(Passage shown):

You may have read in previous New Orleans Worst Film Festival diaries about the pleasures of this particular festival as compared to its older sibling, B-Fest: the warmer clime, the tourist-friendlier time and location, the more gregarious staff. You may also have read about some of its other features: rock-hard seats, sudden torrents of rain, and a shorter running time (only twelve hours instead of a full twenty-four). No matter your personal opinion on any of these aspects, they all remained true for the 2002 event. So it remains to tell you only a few particulars about this trip, the people who were there, and the movies that were shown.
For your convenience, we provide a magic link that takes you past the opening travelogue portion of this article and straight to the movie reviews. Those curious to know where else we went in New Orleans and what we did there may read on.

(Dataset entries):

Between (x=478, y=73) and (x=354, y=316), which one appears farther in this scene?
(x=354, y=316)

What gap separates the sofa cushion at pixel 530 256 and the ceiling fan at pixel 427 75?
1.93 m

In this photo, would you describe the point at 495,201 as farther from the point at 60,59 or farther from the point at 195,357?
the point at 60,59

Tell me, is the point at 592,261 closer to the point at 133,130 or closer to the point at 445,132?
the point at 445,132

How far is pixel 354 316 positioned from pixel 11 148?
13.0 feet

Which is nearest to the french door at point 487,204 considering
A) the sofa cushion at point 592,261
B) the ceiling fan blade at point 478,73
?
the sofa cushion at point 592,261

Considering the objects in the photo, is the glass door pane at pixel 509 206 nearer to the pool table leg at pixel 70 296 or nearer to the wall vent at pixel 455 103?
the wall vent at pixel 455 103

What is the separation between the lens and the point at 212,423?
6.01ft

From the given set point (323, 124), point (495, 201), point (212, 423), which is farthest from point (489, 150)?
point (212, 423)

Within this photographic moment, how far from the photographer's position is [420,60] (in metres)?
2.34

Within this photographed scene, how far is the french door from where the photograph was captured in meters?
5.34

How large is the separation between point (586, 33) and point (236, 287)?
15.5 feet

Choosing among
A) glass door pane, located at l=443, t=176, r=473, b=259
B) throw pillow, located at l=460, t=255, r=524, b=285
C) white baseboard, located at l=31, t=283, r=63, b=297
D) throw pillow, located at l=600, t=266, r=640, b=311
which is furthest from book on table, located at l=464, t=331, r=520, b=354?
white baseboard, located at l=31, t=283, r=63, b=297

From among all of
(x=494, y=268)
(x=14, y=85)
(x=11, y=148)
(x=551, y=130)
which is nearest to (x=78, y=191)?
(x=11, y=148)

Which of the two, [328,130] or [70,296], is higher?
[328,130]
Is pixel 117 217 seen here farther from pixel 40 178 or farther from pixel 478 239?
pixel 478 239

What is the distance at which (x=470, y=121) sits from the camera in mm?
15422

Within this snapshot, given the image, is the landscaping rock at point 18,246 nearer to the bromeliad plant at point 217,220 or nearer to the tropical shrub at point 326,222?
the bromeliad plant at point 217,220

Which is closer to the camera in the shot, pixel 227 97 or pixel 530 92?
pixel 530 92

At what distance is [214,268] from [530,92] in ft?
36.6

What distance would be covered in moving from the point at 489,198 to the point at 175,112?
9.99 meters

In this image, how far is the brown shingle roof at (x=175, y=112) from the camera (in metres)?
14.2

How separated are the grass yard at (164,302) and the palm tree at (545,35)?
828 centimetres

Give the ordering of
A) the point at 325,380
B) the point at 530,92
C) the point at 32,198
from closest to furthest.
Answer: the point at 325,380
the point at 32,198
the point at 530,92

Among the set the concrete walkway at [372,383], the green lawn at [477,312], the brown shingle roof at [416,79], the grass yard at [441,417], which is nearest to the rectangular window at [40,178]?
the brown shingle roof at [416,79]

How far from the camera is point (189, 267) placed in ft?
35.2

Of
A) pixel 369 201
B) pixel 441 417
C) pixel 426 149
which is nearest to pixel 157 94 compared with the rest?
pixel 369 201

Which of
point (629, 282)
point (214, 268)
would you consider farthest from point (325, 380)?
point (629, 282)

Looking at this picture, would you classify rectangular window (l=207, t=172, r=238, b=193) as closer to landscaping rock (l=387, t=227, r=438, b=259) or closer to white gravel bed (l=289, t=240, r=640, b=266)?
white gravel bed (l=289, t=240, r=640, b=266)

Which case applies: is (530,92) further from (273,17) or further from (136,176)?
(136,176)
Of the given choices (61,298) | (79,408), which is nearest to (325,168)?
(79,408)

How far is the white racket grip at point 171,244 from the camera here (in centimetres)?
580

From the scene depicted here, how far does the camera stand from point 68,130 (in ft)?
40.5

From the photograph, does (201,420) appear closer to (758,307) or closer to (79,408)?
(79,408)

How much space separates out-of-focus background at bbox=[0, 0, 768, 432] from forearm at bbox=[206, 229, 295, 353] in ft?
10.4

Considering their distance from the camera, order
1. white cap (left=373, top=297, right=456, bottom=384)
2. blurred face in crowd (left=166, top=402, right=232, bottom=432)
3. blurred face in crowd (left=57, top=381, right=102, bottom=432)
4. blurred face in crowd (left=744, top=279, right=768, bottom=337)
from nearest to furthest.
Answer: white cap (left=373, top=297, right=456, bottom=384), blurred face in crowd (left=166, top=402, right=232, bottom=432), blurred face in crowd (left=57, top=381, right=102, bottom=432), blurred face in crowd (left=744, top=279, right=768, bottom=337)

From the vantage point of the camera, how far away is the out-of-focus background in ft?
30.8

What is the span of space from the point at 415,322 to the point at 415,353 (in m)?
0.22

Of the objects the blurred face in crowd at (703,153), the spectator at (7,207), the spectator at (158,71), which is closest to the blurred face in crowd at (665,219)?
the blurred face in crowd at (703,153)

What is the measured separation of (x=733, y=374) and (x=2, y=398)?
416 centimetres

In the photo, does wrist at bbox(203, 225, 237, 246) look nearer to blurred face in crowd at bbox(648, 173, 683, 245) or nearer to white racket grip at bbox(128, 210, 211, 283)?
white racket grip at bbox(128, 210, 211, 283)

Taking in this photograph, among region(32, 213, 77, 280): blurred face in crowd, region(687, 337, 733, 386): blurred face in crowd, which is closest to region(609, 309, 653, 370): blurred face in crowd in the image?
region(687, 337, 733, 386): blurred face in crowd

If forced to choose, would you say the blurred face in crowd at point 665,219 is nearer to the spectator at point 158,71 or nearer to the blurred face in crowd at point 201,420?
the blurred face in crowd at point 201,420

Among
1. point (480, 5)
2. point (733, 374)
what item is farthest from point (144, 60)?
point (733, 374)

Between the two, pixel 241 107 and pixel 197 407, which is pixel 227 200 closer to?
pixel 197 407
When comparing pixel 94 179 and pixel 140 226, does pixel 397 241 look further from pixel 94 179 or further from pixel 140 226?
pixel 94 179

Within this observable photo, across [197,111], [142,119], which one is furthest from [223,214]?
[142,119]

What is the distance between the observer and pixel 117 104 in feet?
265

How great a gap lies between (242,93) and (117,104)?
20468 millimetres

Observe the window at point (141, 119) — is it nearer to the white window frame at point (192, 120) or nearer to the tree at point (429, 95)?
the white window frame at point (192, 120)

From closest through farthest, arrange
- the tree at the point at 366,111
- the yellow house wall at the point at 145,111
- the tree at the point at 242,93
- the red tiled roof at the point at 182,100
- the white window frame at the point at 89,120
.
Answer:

(Objective): Name each pleasure the festival diary passage says the New Orleans Worst Film Festival has over B-Fest.

(Written solution): The warmer clime, the tourist-friendlier time and location, and the more gregarious staff.